» **Text extract**
::::::::::
Supreme Court of New York, Second Department

June 12, 2013

In the Matter of Emani W. (Anonymous). Administration for Children's Services, petitioner- respondent; and Owana E. (Anonymous), appellant, et al., respondent. Docket No. N-7145-09

Alan Smilowitz, West Hempstead, N.Y., for appellant.

Michael A. Cardozo, Corporation Counsel, New York, N.Y. (Kristin M. Helmers and Victoria Scalzo of counsel), for respondent.

Steven Banks, New York, N.Y. (Tamara A. Steckler and Marcia Egger of counsel), attorney for the child.

MARK C. DILLON, J.P., DANIEL D. ANGIOLILLO, CHERYL E. CHAMBERS, SYLVIA HINDS-RADIX, JJ.

DECISION & ORDER

In a child protective proceeding pursuant to Family Court Act article 10, Owana E. appeals (1) from a fact-finding order of the Family Court, Kings County (Beckoff, J.), dated January 3, 2012, which, after a hearing, found that he sexually abused the subject child, and (2), as limited by his brief, from so much of an order of disposition of the same court dated February 6, 2012, as, upon the fact-finding order, and after a dispositional hearing, directed him to complete a sex offender program.

ORDERED that the appeal from the fact-finding order is dismissed, without costs or disbursements, as the fact-finding order was superseded by the order of disposition and is brought up for review on the appeal from the order of disposition; and it is further,

ORDERED that the order of disposition is affirmed insofar as appealed from, without costs or disbursements.
::::::::::
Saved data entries
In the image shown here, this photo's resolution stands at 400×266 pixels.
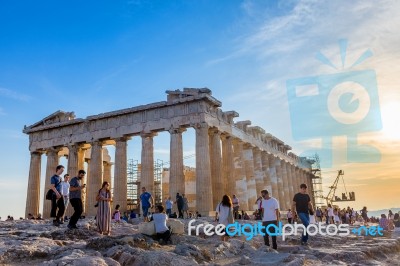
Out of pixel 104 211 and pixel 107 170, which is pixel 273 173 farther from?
pixel 104 211

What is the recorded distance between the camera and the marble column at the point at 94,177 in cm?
2847

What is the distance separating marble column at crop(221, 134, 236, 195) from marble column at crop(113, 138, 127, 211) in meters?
7.22

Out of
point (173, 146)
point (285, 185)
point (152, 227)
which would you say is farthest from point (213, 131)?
point (152, 227)

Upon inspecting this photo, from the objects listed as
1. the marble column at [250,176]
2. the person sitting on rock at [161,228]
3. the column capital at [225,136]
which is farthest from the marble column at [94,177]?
the person sitting on rock at [161,228]

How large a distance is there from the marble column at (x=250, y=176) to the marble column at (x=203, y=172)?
675 cm

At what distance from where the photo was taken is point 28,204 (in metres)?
30.9

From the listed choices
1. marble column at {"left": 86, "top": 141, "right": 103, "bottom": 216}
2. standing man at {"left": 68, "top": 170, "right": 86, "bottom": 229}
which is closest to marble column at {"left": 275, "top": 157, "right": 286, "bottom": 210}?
marble column at {"left": 86, "top": 141, "right": 103, "bottom": 216}

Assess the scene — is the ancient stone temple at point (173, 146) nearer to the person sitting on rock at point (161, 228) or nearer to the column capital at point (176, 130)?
the column capital at point (176, 130)

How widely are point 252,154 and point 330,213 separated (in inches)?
370

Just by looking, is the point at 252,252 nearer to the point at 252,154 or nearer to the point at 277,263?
the point at 277,263

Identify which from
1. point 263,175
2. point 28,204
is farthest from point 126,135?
point 263,175

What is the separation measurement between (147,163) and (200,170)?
13.8ft

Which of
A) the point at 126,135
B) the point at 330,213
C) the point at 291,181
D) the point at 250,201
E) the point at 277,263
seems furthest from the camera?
the point at 291,181

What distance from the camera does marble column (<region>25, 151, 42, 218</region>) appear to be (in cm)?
3080
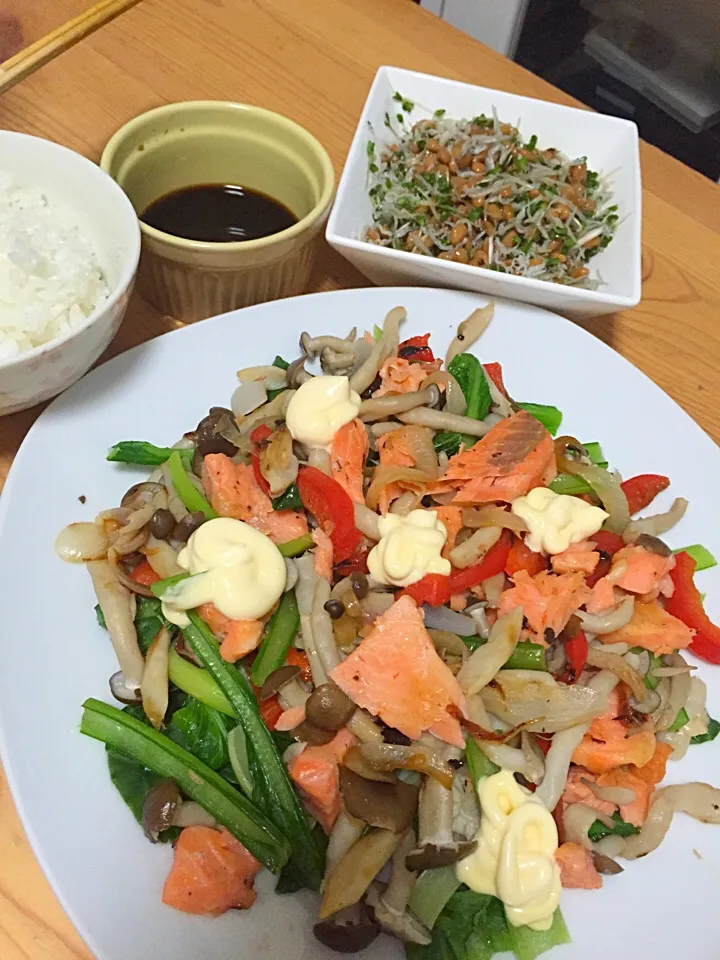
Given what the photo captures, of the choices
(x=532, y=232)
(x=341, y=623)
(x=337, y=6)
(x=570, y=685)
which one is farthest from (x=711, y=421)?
(x=337, y=6)

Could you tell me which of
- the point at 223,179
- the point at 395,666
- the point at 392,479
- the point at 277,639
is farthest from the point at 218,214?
the point at 395,666

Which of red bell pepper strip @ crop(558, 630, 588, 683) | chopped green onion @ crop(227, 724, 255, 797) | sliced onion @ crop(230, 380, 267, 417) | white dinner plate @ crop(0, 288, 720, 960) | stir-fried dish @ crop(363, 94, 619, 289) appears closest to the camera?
white dinner plate @ crop(0, 288, 720, 960)

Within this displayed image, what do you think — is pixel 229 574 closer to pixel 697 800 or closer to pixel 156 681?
pixel 156 681

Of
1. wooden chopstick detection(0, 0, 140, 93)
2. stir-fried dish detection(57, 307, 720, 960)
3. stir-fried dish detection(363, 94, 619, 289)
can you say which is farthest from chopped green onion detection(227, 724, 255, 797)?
wooden chopstick detection(0, 0, 140, 93)

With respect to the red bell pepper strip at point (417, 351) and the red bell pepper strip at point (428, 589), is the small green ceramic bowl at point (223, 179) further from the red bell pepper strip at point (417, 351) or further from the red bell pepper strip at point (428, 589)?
the red bell pepper strip at point (428, 589)

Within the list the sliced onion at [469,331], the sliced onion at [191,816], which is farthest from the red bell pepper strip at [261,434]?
the sliced onion at [191,816]

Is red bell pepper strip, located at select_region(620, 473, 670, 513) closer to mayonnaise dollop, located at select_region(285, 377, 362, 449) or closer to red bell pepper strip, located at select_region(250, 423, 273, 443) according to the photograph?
mayonnaise dollop, located at select_region(285, 377, 362, 449)
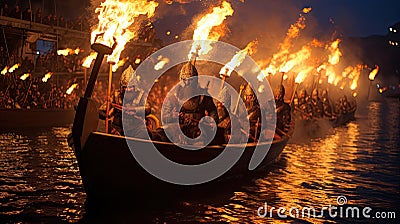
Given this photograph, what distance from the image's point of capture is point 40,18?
2725cm

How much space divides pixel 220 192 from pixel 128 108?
2810mm

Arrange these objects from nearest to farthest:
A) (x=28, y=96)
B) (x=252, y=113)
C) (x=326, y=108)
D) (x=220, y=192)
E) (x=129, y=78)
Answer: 1. (x=220, y=192)
2. (x=129, y=78)
3. (x=252, y=113)
4. (x=28, y=96)
5. (x=326, y=108)

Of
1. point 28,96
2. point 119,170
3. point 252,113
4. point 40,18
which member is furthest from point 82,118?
point 40,18

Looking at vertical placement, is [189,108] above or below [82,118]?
above

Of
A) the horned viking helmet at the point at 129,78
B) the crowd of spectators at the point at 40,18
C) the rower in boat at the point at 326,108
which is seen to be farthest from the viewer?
the rower in boat at the point at 326,108

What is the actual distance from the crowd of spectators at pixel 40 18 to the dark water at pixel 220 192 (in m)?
9.60

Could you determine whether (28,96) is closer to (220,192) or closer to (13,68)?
(13,68)

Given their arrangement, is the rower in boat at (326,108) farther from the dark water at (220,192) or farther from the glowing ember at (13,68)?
the glowing ember at (13,68)

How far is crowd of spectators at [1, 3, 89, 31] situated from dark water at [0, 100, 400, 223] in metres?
9.60

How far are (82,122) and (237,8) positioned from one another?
34.2 metres

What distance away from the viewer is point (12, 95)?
21.0 meters

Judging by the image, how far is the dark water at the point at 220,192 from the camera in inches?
339

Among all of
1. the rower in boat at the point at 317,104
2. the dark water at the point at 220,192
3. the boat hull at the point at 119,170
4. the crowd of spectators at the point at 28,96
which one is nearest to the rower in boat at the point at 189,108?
the boat hull at the point at 119,170

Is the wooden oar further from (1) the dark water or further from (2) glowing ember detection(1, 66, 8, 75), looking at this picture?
(2) glowing ember detection(1, 66, 8, 75)
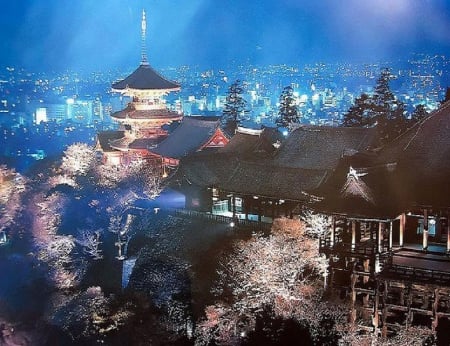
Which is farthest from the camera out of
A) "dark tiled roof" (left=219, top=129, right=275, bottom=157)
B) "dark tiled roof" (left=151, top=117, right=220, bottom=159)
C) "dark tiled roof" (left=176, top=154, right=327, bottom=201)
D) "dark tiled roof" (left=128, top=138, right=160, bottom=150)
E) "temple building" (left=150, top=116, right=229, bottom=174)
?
"dark tiled roof" (left=128, top=138, right=160, bottom=150)

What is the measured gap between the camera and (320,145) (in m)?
27.4

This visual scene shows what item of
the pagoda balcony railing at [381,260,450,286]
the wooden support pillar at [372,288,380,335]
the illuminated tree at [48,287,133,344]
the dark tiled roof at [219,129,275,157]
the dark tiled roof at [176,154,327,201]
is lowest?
the illuminated tree at [48,287,133,344]

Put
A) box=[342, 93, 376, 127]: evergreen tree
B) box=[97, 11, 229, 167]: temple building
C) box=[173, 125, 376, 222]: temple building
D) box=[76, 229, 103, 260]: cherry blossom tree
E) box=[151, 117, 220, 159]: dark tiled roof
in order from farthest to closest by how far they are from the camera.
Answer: box=[342, 93, 376, 127]: evergreen tree
box=[97, 11, 229, 167]: temple building
box=[151, 117, 220, 159]: dark tiled roof
box=[76, 229, 103, 260]: cherry blossom tree
box=[173, 125, 376, 222]: temple building

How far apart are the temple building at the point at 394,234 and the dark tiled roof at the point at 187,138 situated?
14229 mm

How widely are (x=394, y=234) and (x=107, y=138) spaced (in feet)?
78.0

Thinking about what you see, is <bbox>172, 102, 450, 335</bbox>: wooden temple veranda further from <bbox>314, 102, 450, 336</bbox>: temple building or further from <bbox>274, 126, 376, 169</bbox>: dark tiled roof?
<bbox>274, 126, 376, 169</bbox>: dark tiled roof

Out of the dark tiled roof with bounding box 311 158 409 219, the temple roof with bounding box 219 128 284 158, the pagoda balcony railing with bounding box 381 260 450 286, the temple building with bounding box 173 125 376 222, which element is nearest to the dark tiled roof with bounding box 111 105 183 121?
the temple roof with bounding box 219 128 284 158

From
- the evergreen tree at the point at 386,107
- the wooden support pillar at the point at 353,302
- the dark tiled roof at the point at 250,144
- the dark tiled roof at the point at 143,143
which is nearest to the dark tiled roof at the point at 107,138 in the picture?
the dark tiled roof at the point at 143,143

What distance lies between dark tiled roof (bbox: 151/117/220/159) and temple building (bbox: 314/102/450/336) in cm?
1423

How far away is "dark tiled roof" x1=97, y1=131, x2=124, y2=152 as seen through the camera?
126ft

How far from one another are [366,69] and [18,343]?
118416 mm

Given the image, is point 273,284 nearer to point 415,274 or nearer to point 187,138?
point 415,274

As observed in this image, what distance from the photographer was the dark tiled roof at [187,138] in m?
33.4

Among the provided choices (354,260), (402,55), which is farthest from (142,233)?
(402,55)
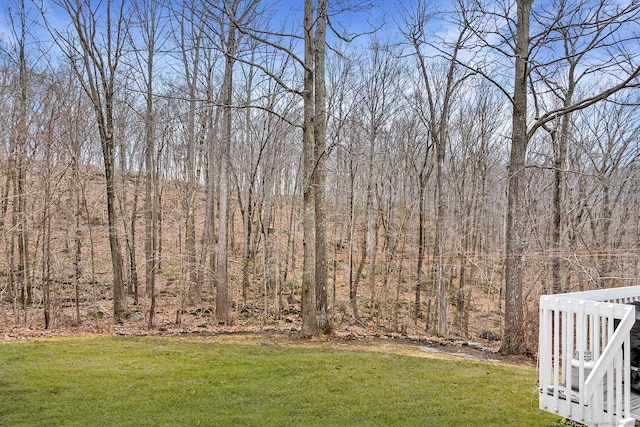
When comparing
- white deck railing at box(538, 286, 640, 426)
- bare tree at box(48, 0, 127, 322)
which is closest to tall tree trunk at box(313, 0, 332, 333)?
white deck railing at box(538, 286, 640, 426)

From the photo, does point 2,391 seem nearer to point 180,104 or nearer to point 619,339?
point 619,339

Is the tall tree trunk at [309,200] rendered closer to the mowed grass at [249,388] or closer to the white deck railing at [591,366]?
the mowed grass at [249,388]

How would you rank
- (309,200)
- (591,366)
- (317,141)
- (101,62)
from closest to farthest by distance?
1. (591,366)
2. (309,200)
3. (317,141)
4. (101,62)

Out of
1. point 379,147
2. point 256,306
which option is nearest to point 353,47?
point 379,147

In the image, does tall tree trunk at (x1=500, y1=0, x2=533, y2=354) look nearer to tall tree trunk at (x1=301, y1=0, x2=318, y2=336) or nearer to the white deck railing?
tall tree trunk at (x1=301, y1=0, x2=318, y2=336)

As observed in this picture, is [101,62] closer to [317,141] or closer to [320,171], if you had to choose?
[317,141]

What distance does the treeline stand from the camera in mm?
6535

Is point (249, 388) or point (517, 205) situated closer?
point (249, 388)

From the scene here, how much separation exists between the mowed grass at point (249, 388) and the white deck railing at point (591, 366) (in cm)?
77

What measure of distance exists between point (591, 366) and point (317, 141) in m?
4.98

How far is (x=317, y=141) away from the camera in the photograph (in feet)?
22.6

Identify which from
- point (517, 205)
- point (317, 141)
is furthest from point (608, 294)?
point (317, 141)

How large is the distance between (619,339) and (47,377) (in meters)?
5.19

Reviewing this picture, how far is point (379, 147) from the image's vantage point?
12641mm
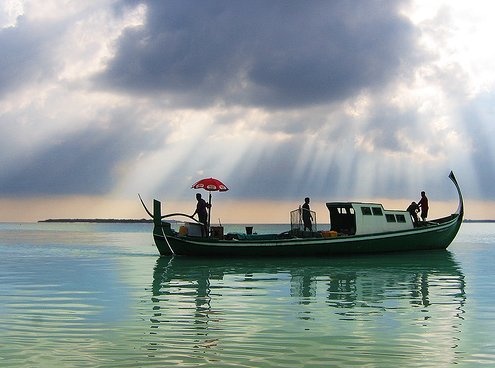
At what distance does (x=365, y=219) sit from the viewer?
3697cm

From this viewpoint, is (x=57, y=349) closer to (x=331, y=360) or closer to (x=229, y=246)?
(x=331, y=360)

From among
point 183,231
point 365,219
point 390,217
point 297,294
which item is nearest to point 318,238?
point 365,219

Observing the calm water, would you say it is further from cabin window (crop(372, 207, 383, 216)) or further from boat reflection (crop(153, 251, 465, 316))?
cabin window (crop(372, 207, 383, 216))

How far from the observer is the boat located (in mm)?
35062

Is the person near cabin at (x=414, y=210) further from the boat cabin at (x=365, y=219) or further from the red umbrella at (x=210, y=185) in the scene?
the red umbrella at (x=210, y=185)

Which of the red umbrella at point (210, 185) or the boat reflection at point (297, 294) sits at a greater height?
the red umbrella at point (210, 185)

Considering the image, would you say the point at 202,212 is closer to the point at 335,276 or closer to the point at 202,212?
the point at 202,212

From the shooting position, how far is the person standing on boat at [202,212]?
1377 inches

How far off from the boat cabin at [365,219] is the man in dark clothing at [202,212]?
314 inches

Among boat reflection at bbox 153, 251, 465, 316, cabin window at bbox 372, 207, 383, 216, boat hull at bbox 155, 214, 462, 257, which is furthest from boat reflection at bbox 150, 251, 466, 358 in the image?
cabin window at bbox 372, 207, 383, 216

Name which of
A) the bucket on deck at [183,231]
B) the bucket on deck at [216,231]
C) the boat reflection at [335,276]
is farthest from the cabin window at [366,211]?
the bucket on deck at [183,231]

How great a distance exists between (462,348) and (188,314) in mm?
7055

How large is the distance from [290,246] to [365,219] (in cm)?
503

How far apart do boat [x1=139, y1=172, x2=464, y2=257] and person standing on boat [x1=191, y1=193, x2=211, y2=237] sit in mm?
343
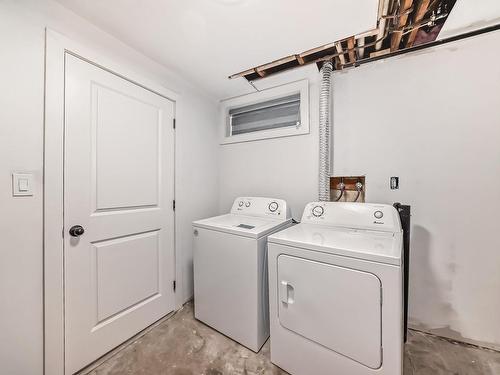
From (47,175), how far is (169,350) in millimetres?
1422

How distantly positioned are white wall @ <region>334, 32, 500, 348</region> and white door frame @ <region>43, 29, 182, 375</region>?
2225 mm

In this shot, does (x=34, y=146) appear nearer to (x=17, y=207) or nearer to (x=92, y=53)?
(x=17, y=207)

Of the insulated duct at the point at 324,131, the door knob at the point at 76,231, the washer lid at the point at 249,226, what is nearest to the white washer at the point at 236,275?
the washer lid at the point at 249,226

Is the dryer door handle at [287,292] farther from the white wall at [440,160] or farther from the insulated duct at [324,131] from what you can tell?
the white wall at [440,160]

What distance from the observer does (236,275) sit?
1.55m

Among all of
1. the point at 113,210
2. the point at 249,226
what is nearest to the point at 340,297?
the point at 249,226

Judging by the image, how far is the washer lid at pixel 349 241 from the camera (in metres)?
1.03

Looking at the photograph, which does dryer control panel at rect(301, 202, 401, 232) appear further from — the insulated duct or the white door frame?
the white door frame

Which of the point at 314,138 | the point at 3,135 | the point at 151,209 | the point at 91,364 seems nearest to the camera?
the point at 3,135

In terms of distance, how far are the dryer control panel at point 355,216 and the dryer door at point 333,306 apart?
53 cm

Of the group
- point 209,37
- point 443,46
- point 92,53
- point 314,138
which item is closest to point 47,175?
point 92,53

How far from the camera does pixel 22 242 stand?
1.10 metres

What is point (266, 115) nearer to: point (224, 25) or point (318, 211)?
point (224, 25)

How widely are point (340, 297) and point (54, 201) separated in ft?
5.65
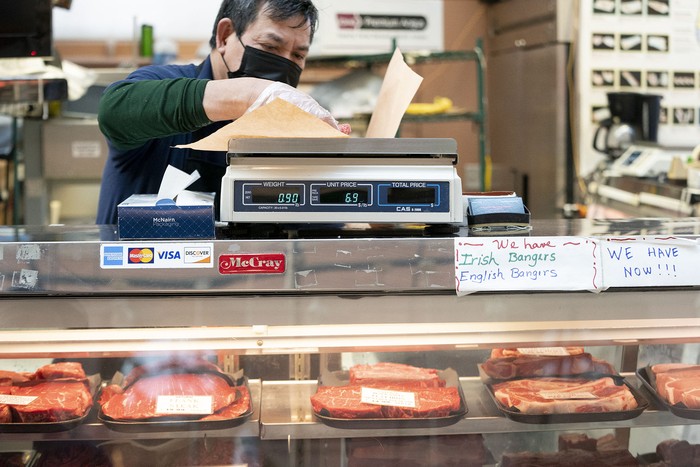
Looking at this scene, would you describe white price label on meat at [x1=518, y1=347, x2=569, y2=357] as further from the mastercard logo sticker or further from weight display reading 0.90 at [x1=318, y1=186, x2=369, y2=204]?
the mastercard logo sticker

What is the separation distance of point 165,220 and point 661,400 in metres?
1.02

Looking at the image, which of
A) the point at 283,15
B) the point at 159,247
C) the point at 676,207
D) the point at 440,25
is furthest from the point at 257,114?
the point at 440,25

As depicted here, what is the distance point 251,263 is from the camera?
1.26 m

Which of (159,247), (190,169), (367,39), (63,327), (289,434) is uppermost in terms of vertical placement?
(367,39)

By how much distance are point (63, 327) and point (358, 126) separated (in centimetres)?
397

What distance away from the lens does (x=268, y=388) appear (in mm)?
1549

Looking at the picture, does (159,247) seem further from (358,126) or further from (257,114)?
(358,126)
::::::::::
» **Task instructions**
a) Copy the court decision word for word from "Supreme Court of" to "counsel), for respondent.".
b) In the records, repeat exactly the lines from the one with "Upon inspecting this" to the one with "which is farthest from the marble", and nothing else.

» **Answers in order**
a)
Supreme Court of New York, Second Department

June 12, 2013

In the Matter of Emani W. (Anonymous). Administration for Children's Services, petitioner- respondent; and Owana E. (Anonymous), appellant, et al., respondent. Docket No. N-7145-09

Alan Smilowitz, West Hempstead, N.Y., for appellant.

Michael A. Cardozo, Corporation Counsel, New York, N.Y. (Kristin M. Helmers and Victoria Scalzo of counsel), for respondent.

b)
Upon inspecting this photo, from the objects listed as
1. the marble column at [250,176]
2. the person sitting on rock at [161,228]
3. the column capital at [225,136]
which is farthest from the marble column at [94,177]?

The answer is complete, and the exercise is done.